Portant d’une longue moustache épaisse et d’une barbe bien coupée et soignée, Qomendan Hemmet est un Taliban vétéran. Il a commencé à combattre alors qu’il avait 17 ans dans less plaines de Shomali au nord de Kaboul contre les forces de l’Alliance du Nord au milieu des années 90. Il est entré en clandestinité après que la capitale soit tombée puis s’est retrouvé à commander la zone de Salar après la mort du commandant précédent il y a trois ans. « Quand nous combattions l’Alliance du Nord, c’était un combat face à face. Cette guerre-ci est plus difficile, l’ennemi contrôle le ciel et il a énormément d’armes. Parfois j’ai peur, chaque être humain ressent la peur. Mais notre souhait est de combattre les kafirs [incroyants]. C’est quelque chose qui nous remplit de joie. »
Les lieutenants de Hemmet s’asseyent autour de la salle. L’un d’entre eux parle parfaitement l’arabe avec un fort accent saoudien qu’il a acquis « en combattant aux côtés des frères arabes ». Sa Kalachnikov, décorée d’anneaux verts et rouges, est posée sur le plancher entre nous. « Mon frère, » dit-il, « la police et l’armée sont comme des aveugles ; ils ne voient rien. »

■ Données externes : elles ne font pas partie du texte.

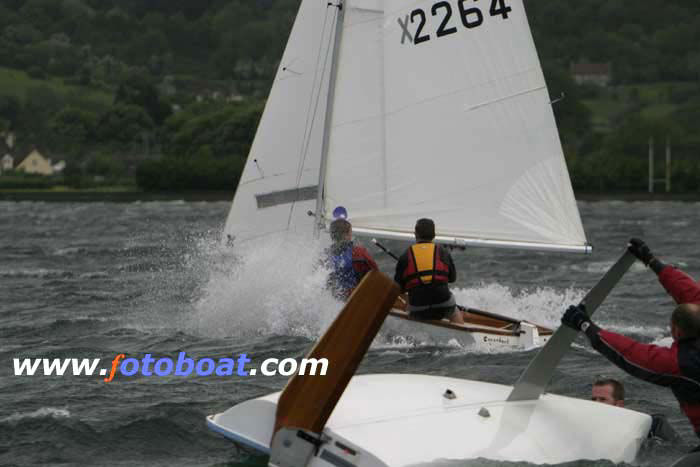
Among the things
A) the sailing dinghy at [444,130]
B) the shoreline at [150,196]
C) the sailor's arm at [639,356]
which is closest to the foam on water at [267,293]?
the sailing dinghy at [444,130]

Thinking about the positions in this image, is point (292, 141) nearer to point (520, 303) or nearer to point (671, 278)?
point (520, 303)

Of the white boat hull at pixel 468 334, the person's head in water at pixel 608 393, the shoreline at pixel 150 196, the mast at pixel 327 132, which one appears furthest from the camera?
the shoreline at pixel 150 196

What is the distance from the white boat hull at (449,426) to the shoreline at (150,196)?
2442 inches

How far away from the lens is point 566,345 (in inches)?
256

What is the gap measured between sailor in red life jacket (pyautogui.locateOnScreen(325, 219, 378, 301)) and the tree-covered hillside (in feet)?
201

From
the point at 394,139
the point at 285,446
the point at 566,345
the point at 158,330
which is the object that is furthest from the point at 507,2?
the point at 285,446

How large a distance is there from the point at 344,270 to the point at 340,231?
12.4 inches

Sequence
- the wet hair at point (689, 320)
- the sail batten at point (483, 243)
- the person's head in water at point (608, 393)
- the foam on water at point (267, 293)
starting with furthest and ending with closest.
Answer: the sail batten at point (483, 243)
the foam on water at point (267, 293)
the person's head in water at point (608, 393)
the wet hair at point (689, 320)

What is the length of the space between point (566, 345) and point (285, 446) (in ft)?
5.03

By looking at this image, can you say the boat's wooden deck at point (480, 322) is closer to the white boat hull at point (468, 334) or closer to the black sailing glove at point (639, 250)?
the white boat hull at point (468, 334)

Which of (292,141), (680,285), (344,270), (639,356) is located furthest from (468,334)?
(639,356)

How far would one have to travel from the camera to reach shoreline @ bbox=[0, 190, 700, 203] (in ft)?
225

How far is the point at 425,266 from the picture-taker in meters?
9.92

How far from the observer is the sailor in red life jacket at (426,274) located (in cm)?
991
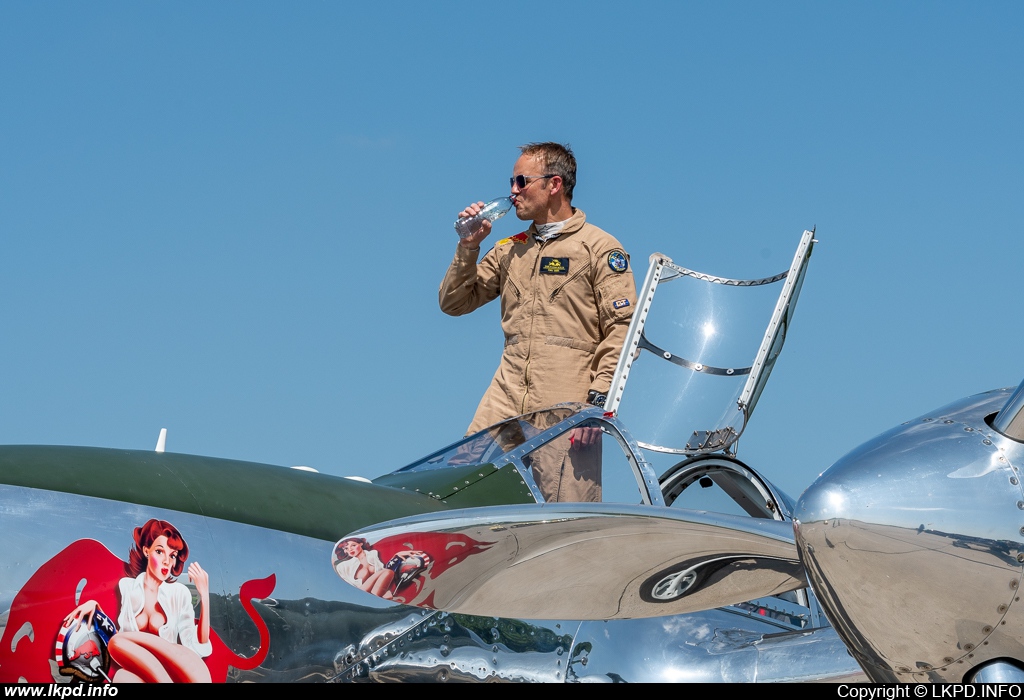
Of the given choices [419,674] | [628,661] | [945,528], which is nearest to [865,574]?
[945,528]

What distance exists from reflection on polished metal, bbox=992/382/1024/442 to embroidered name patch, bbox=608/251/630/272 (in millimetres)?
3401

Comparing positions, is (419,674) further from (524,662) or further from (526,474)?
(526,474)

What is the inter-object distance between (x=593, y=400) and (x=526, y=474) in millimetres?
926

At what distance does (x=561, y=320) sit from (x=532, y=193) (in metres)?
0.77

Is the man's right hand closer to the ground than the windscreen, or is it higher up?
higher up

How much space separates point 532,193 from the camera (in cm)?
634

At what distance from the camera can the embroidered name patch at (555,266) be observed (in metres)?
6.21

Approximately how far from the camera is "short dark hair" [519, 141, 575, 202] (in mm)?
6379

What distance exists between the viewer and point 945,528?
2.77 metres

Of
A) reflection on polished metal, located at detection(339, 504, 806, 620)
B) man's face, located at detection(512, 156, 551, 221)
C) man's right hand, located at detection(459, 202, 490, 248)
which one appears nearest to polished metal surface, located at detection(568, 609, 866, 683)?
reflection on polished metal, located at detection(339, 504, 806, 620)

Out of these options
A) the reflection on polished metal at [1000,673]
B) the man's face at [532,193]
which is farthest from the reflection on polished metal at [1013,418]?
the man's face at [532,193]

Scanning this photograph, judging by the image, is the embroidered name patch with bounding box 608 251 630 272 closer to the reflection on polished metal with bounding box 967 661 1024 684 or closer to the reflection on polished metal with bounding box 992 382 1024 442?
the reflection on polished metal with bounding box 992 382 1024 442

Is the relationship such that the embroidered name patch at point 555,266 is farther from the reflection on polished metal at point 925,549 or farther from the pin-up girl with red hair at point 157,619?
the reflection on polished metal at point 925,549

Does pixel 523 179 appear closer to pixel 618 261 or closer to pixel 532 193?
pixel 532 193
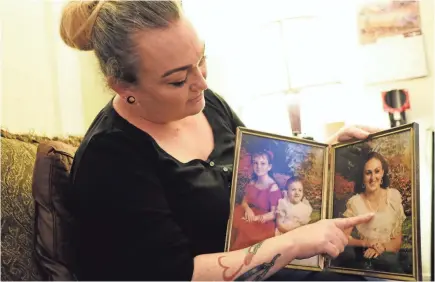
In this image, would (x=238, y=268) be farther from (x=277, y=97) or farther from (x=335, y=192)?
(x=277, y=97)

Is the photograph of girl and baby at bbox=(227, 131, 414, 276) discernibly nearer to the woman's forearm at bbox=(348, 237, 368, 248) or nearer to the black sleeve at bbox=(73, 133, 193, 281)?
the woman's forearm at bbox=(348, 237, 368, 248)

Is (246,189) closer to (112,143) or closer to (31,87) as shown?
(112,143)

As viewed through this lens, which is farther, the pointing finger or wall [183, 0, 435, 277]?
wall [183, 0, 435, 277]

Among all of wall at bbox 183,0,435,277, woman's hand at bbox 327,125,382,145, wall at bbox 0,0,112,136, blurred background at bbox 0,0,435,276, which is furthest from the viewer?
wall at bbox 183,0,435,277

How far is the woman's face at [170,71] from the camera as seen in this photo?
0.92 meters

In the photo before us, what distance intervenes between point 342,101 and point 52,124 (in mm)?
1163

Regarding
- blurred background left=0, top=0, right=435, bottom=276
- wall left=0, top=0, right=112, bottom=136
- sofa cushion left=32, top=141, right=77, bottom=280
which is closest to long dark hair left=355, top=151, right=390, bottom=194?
sofa cushion left=32, top=141, right=77, bottom=280

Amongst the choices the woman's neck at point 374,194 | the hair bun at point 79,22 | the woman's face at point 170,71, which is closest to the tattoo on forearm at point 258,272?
the woman's neck at point 374,194

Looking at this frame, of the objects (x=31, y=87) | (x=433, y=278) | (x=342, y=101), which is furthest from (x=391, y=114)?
(x=31, y=87)

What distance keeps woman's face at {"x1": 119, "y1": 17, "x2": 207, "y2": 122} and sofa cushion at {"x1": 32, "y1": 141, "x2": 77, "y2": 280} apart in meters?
0.23

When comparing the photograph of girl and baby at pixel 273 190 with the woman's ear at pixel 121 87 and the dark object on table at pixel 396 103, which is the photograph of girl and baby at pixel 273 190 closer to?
the woman's ear at pixel 121 87

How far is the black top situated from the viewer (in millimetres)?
885

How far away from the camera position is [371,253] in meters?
0.92

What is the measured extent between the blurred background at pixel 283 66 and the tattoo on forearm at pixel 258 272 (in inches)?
36.4
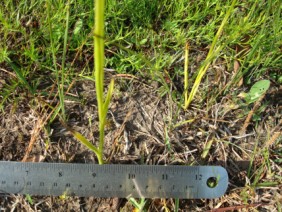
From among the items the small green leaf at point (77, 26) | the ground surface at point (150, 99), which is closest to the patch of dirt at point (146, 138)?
the ground surface at point (150, 99)

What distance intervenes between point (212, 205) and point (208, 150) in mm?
241

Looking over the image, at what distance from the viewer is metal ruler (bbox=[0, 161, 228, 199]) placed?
1548mm

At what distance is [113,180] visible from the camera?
1565 mm

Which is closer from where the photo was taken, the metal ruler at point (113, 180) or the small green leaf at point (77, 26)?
the metal ruler at point (113, 180)

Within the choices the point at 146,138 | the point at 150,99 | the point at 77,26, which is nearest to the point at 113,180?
the point at 146,138

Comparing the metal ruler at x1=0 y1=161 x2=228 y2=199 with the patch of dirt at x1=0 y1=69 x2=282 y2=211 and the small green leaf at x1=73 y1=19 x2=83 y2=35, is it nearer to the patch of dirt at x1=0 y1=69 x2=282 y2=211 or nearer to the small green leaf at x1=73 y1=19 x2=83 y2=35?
the patch of dirt at x1=0 y1=69 x2=282 y2=211

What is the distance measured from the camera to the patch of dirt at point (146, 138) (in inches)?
63.4

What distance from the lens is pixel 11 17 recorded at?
1744 millimetres

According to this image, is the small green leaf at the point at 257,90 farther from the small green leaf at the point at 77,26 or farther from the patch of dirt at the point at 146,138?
the small green leaf at the point at 77,26

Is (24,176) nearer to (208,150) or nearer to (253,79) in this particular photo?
(208,150)

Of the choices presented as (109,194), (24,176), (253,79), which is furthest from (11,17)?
(253,79)

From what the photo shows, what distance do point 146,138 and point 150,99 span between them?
19 cm

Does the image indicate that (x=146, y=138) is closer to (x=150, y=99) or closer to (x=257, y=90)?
(x=150, y=99)

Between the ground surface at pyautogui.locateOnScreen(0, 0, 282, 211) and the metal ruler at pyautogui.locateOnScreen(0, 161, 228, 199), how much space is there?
0.16 ft
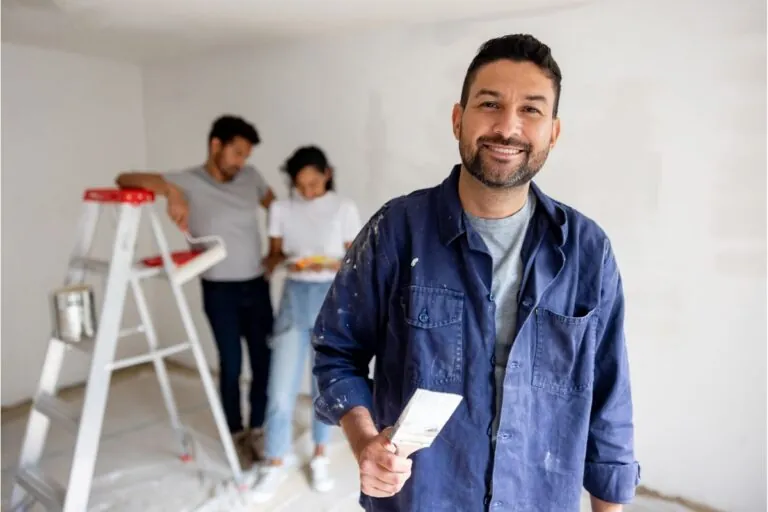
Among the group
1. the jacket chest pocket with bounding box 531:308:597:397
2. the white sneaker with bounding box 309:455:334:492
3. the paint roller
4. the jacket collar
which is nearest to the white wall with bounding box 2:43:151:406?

Hemmet et d’autres commandants Talibans que j’ai rencontrés m’ont décrit le réseau sophistiqué des Talibans et de l’organisation militaire et civile. Chaque province a son propre gouverneur Taliban, son chef militaire et conseil de shura [consultation]. Au-dessous d’ eux sont placés les commandants de district comme Hemmet, lesquels divise ensuite à leur tour leur force en plus petites unités. Beaucoup affirment que l’organisation civile dans les districts contrôlés par les Talibans représentent un système de justice plus efficace que celui du gouvernement [de Karzaï], lequel est corrompu et inefficace. En réalité, tous les conseils ont recours au Mollah Omar pour qu’il les assiste. En réalité chaque province ou district a sa propre dynamique.